I moved it onto a dry spot, but I’m not sure if there’s anything else I can do to salvage it. If I had used the mix I typically use…it’s nearly impossible to overwater…so I have zero experience in saving a plant from this situation. This is probably why I thoughtlessly doused it: habit. Move it into the sun, less sun, wick the pot somehow (it’s still pretty moist)? Any advice is appreciated.
I’m very much a novice to grafting. This one is on Provence BA29C. It was all I had at the time, and only two rootstocks. I really hope it pulls through as the other graft I did didn’t take.
QUINCE PROVINCE BA 29C ROOTSTOCK should be perfect for fruiting quince trees.
" Cydonia oblonga
Makes a 10-15’ semi-dwarf tree. Compatible with Cydonia quince scions and most European pears, except for Bartlett/Williams. It is tolerant of wet soils, precocious, high yielding and resistant to crown gall, pear decline and nematodes."
@scottfsmith has bulgarian quince and may know something i do not from my limited experience. They are subject to certain wilts eg. Fusariam. Normally when a plant responds to heat alone, it wilts in the day and then perks back up at night.
How long ago was the quince moved? Could it be transplant shock? If you put it in the sun it will dry out and it needs to but some leaves may become sunburned.
Without knowing all the details I do notice this graft used a very long scion. My first thought would be that with the graft union only partially healed at this point it may be struggling to pass enough water through the union to support the long scion even though the soil is well watered.
I only moved it about fifteen feet into slightly more light yesterday. Otherwise it has been in the same spot since it was grafted. It has not perked up at all, but it has not worsened, yet. Thank you.
It was a long one, yes. This is my first graft. I was not confident at all and since I only had two rootstocks just used most of the whole stick. In the future I will not do this regularly, especially since I did some more reading right after that and grafted a bunch of apples with just a couple of buds and good success. I grafted this one at the beginning of April and the scion started to bud out at the beginning of May. Perhaps the intense heat has stressed it as you say. The weather is improving now, thankfully. I could cut it down, or wait a couple days to see if it improves at all.
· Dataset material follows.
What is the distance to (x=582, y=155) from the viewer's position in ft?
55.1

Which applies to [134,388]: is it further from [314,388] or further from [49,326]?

Thank you, the stress was not something I had considered.
At this point I wouldn’t cut it back, but I might pinch a couple leaves to reduce moisture loss via transpiration.
Since it’s a different fruit than my first grafting attempts this spring I can’t tell…but I had many of my grafts grow out 6, 12, 18 inches - even 2 feet then droopy leaves and the graft eventually dies.
Certainly not an over watering issue with mine. I just assume perhaps the wind broke the scar tissue and it simply died.